CHALLENGE: Convert the listing below into a JSON list of strings, one string per line, skipping blank lines. Leave the pictures out of the result.

[Saved data entries]
___
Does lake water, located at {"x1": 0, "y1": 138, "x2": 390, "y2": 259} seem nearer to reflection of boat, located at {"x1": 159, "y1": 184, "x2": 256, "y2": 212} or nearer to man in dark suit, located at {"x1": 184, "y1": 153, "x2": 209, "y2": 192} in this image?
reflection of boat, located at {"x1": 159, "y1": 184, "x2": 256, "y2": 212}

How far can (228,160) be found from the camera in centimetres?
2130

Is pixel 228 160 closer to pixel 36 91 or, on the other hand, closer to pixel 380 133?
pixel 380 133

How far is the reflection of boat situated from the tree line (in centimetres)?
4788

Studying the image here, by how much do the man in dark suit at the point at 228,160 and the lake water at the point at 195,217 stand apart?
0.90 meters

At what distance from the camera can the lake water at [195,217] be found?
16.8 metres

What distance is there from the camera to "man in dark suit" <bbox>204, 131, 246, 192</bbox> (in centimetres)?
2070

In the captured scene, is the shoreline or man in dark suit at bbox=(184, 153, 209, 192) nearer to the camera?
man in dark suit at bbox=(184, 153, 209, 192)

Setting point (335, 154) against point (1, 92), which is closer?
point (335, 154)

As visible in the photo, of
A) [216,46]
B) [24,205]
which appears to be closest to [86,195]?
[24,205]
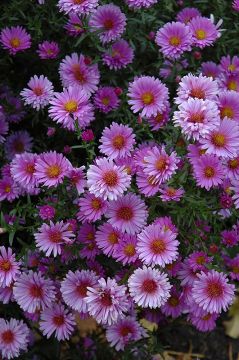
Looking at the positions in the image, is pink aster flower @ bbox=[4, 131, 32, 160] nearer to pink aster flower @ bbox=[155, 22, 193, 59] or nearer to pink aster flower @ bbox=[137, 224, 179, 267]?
pink aster flower @ bbox=[155, 22, 193, 59]

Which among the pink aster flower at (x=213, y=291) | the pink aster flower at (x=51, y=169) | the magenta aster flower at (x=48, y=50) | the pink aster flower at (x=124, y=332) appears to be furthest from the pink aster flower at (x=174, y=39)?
the pink aster flower at (x=124, y=332)

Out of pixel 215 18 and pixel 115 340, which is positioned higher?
pixel 215 18

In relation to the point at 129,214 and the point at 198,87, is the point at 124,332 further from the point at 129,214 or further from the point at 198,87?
the point at 198,87

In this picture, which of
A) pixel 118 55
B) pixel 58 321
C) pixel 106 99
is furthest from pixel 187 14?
pixel 58 321

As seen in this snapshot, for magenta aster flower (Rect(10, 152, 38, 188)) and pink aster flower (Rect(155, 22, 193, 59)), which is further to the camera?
pink aster flower (Rect(155, 22, 193, 59))

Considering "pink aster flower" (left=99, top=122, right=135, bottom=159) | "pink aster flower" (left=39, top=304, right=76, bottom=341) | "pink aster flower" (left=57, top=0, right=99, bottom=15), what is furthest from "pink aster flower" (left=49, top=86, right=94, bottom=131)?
"pink aster flower" (left=39, top=304, right=76, bottom=341)

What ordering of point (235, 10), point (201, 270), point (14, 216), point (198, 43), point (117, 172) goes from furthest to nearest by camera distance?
point (235, 10) → point (198, 43) → point (14, 216) → point (201, 270) → point (117, 172)

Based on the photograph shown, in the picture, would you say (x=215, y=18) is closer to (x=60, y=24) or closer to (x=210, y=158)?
(x=60, y=24)

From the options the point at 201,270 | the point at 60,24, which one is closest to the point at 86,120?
the point at 60,24
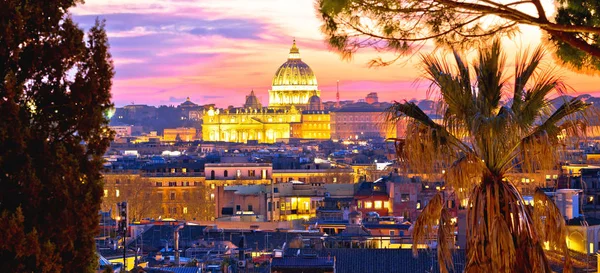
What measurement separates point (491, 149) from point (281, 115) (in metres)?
176

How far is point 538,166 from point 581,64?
1.56m

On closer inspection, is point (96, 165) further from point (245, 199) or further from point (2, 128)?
point (245, 199)

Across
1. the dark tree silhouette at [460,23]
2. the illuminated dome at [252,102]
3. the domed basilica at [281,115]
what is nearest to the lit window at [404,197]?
the dark tree silhouette at [460,23]

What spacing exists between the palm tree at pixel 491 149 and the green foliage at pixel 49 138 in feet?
6.32

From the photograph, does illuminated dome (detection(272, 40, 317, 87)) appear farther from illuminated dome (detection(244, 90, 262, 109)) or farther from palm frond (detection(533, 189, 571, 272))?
palm frond (detection(533, 189, 571, 272))

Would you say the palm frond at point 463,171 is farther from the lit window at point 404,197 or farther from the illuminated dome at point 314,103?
the illuminated dome at point 314,103

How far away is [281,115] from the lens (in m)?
183

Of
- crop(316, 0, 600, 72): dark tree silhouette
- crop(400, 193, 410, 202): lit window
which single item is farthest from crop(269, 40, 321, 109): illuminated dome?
crop(316, 0, 600, 72): dark tree silhouette

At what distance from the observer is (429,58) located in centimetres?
805

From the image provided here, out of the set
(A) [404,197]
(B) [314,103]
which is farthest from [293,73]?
(A) [404,197]

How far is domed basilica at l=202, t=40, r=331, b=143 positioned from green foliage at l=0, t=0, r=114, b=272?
159 m

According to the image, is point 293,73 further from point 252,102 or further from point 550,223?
point 550,223

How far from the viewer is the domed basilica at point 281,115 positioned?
581ft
___
SOLUTION FOR THIS PROBLEM:
[
  "Does lake water, located at {\"x1\": 0, \"y1\": 138, \"x2\": 390, \"y2\": 259} seem nearer to reflection of boat, located at {\"x1\": 159, \"y1\": 184, \"x2\": 256, \"y2\": 212} or nearer to man in dark suit, located at {\"x1\": 184, \"y1\": 153, \"x2\": 209, \"y2\": 192} in this image?",
  "reflection of boat, located at {\"x1\": 159, \"y1\": 184, \"x2\": 256, \"y2\": 212}",
  "How far can (228,160) be found from the camera in centimetres?",
  "2130",
  "Is pixel 228 160 closer to pixel 36 91 or, on the other hand, closer to pixel 380 133?",
  "pixel 380 133",
  "How far is the reflection of boat situated from the tree line (in centimetres)?",
  "4788",
  "Studying the image here, by how much do the man in dark suit at the point at 228,160 and the lake water at the point at 195,217 stand apart?",
  "0.90 meters",
  "At what distance from the camera can the lake water at [195,217] be found?",
  "16.8 metres",
  "What distance is there from the camera to \"man in dark suit\" <bbox>204, 131, 246, 192</bbox> (in centimetres)?",
  "2070",
  "In the captured scene, is the shoreline or man in dark suit at bbox=(184, 153, 209, 192) nearer to the camera?",
  "man in dark suit at bbox=(184, 153, 209, 192)",
  "Setting point (335, 154) against point (1, 92), which is closer?",
  "point (335, 154)",
  "As visible in the photo, of",
  "A) [216,46]",
  "B) [24,205]",
  "which appears to be closest to [86,195]?",
  "[24,205]",
  "Looking at the positions in the image, is pink aster flower @ bbox=[4, 131, 32, 160] nearer to pink aster flower @ bbox=[155, 22, 193, 59] or nearer to pink aster flower @ bbox=[137, 224, 179, 267]?",
  "pink aster flower @ bbox=[155, 22, 193, 59]",
  "Which among the pink aster flower at (x=213, y=291) | the pink aster flower at (x=51, y=169) | the magenta aster flower at (x=48, y=50) | the pink aster flower at (x=124, y=332) appears to be furthest from the pink aster flower at (x=174, y=39)?",
  "the pink aster flower at (x=124, y=332)",
  "Out of pixel 215 18 and pixel 115 340, which is positioned higher?",
  "pixel 215 18",
  "In relation to the point at 129,214 and the point at 198,87, is the point at 124,332 further from the point at 129,214 or further from the point at 198,87?",
  "the point at 198,87",
  "In this picture, which of",
  "A) pixel 118 55",
  "B) pixel 58 321",
  "C) pixel 106 99",
  "is furthest from pixel 187 14?",
  "pixel 58 321",
  "As seen in this snapshot, for magenta aster flower (Rect(10, 152, 38, 188)) and pink aster flower (Rect(155, 22, 193, 59)), which is further to the camera?",
  "pink aster flower (Rect(155, 22, 193, 59))",
  "Considering \"pink aster flower\" (left=99, top=122, right=135, bottom=159) | \"pink aster flower\" (left=39, top=304, right=76, bottom=341) | \"pink aster flower\" (left=57, top=0, right=99, bottom=15), what is furthest from \"pink aster flower\" (left=49, top=86, right=94, bottom=131)?",
  "\"pink aster flower\" (left=39, top=304, right=76, bottom=341)",
  "What ordering of point (235, 10), point (201, 270), point (14, 216), point (198, 43), point (117, 172) goes from furthest to nearest by camera distance?",
  "point (235, 10) → point (198, 43) → point (14, 216) → point (201, 270) → point (117, 172)",
  "Based on the photograph shown, in the picture, would you say (x=215, y=18) is closer to (x=60, y=24) or closer to (x=210, y=158)?",
  "(x=60, y=24)",
  "From the options the point at 201,270 | the point at 60,24, which one is closest to the point at 86,120?",
  "the point at 60,24",
  "What measurement separates point (491, 149) from point (281, 115) (in metres)?",
  "176",
  "How far is point 538,166 from point 581,64?",
  "1.56m",
  "On closer inspection, is point (96, 165) further from point (245, 199) or further from point (2, 128)?",
  "point (245, 199)",
  "Across",
  "1. the dark tree silhouette at [460,23]",
  "2. the illuminated dome at [252,102]",
  "3. the domed basilica at [281,115]",
  "what is nearest to the lit window at [404,197]?",
  "the dark tree silhouette at [460,23]",
  "What spacing exists between the palm tree at pixel 491 149 and the green foliage at pixel 49 138 in feet?",
  "6.32",
  "From the photograph, does illuminated dome (detection(272, 40, 317, 87)) appear farther from illuminated dome (detection(244, 90, 262, 109)) or farther from palm frond (detection(533, 189, 571, 272))?",
  "palm frond (detection(533, 189, 571, 272))",
  "Would you say the palm frond at point 463,171 is farther from the lit window at point 404,197 or farther from the illuminated dome at point 314,103?",
  "the illuminated dome at point 314,103",
  "How far away is [281,115] from the lens (in m)?",
  "183",
  "Of",
  "- crop(316, 0, 600, 72): dark tree silhouette",
  "- crop(400, 193, 410, 202): lit window",
  "which single item is farthest from crop(269, 40, 321, 109): illuminated dome?",
  "crop(316, 0, 600, 72): dark tree silhouette",
  "At what distance from the observer is (429,58) located in centimetres?",
  "805",
  "From the image provided here, out of the set",
  "(A) [404,197]",
  "(B) [314,103]",
  "which is farthest from [293,73]?",
  "(A) [404,197]",
  "How far is domed basilica at l=202, t=40, r=331, b=143 positioned from green foliage at l=0, t=0, r=114, b=272?",
  "159 m",
  "According to the image, is point 293,73 further from point 252,102 or further from point 550,223?",
  "point 550,223",
  "How far from the viewer is the domed basilica at point 281,115 positioned?",
  "581ft"
]